I walked slowly behind the Lady Florence. She knelt straight. "Your own hair," I said, "is a rich auburn."

"Yes," she said.

"Such hair," I said, "is very unusual."

"I am fond of my hair," she said.

"You might well be," I said. "Such hair would be the envy of many slave girls."

"You need not speak of it that way," she said.

"Did you know that auburn hair is highly prized in the slave markets?" I asked.

"I have heard that," she said. "Oh!" she said. I had jerked a strand of hair from her head.

I walked about, before her, and held before her a strand of hair. "Why did you do that?" she asked.

"Is this your hair?" I asked.

"Of course," she said. "Why did you take it from me?" she asked.

"To identify you by it later," I said.

"I do not understand," she said.

"Why did you lie to me?" I asked.

"About what?" she asked.

"About the hair color of the new slave," I said.

"I did not lie," she said.

"Does this appear blond to you?" I asked. I showed her the strand of auburn hair, which she had just identified as her own.

"No," she said, "of course not."

"This is yours, is it not?" I asked.

"Of course," she said.

"Interesting," I said.

"Why?" she asked.

"This hair, which you have identified as your own," I said, "I took a few days ago, in the darkness, from the head of the `new slave.'"

"No," she said, "you just took it from me, now!"

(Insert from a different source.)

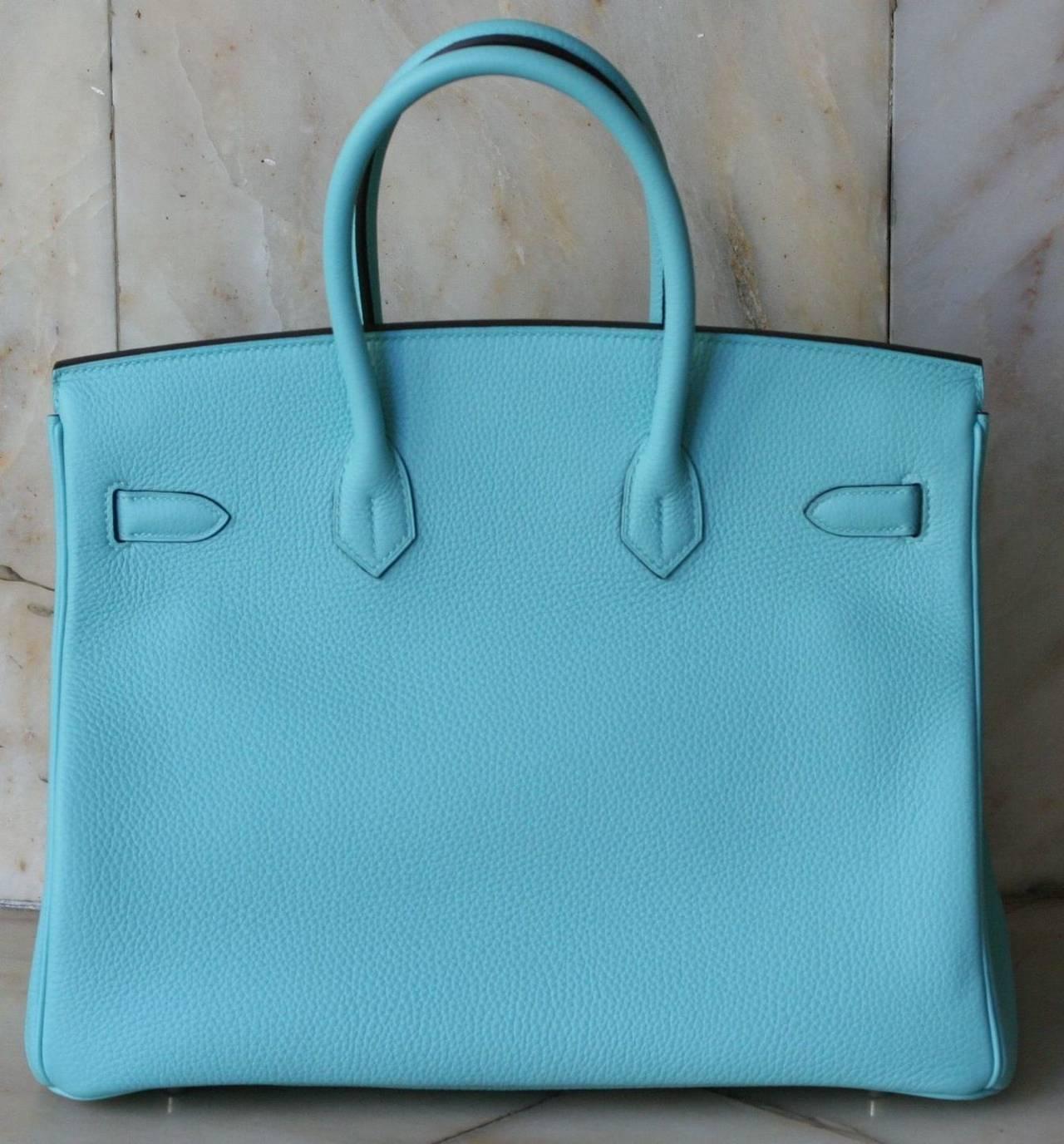 HERMES Birkin Atoll blue Togo '35 3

"No," I said, opening my left hand, "this is the strand of hair which I just took from you. The other I have carried for some days, concealed in my tunic. I removed it from my tunic when I was behind you." I held both strands in my right hand, before her. "Note," I said, "how both strands are identical."

She looked sick.

"Greetings, New Slave," I said.

"Greetings," she said, looking at me, frightened.

"Greetings, what?" I asked.

"Greetings- Master," she said.

I thrust her back to the grass. It was high about us.

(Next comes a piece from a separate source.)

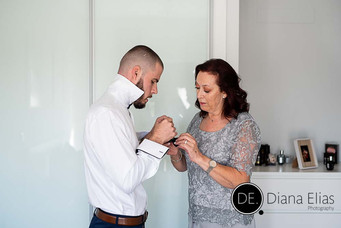 Casamento Joana e Miguel_00046.jpg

"What are you going to do with me?" she asked.

"You lied to me," I said.

"What are you going to do with me?" she begged.

"Rape you as a slave," I said.

"I only pretended to be a slave," she wept.

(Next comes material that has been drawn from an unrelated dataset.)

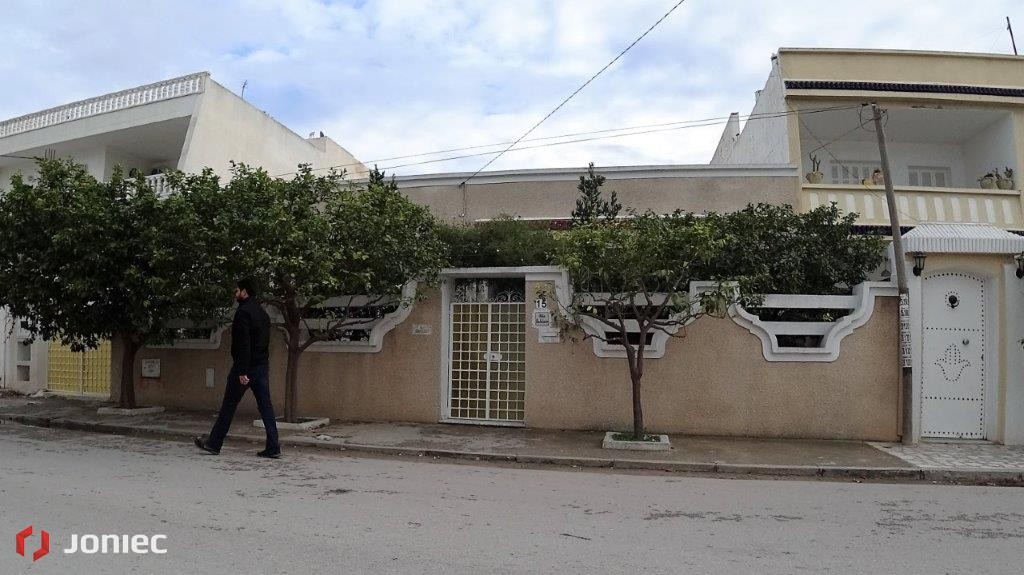 Ogrodzenia Tunezja (11)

"That pretense will be abruptly terminated in the camp of Tenalion," I said, "when the iron is pressed into your thigh, when the collar is closed about your throat."

"Oh!" she said. "What are you doing, your hands!"

"I am preparing you for slavery," I said.

"Free me," she begged.

I placed my mouth over hers. I felt her lips, full and liquid and wet, beneath mine. "No," I told her.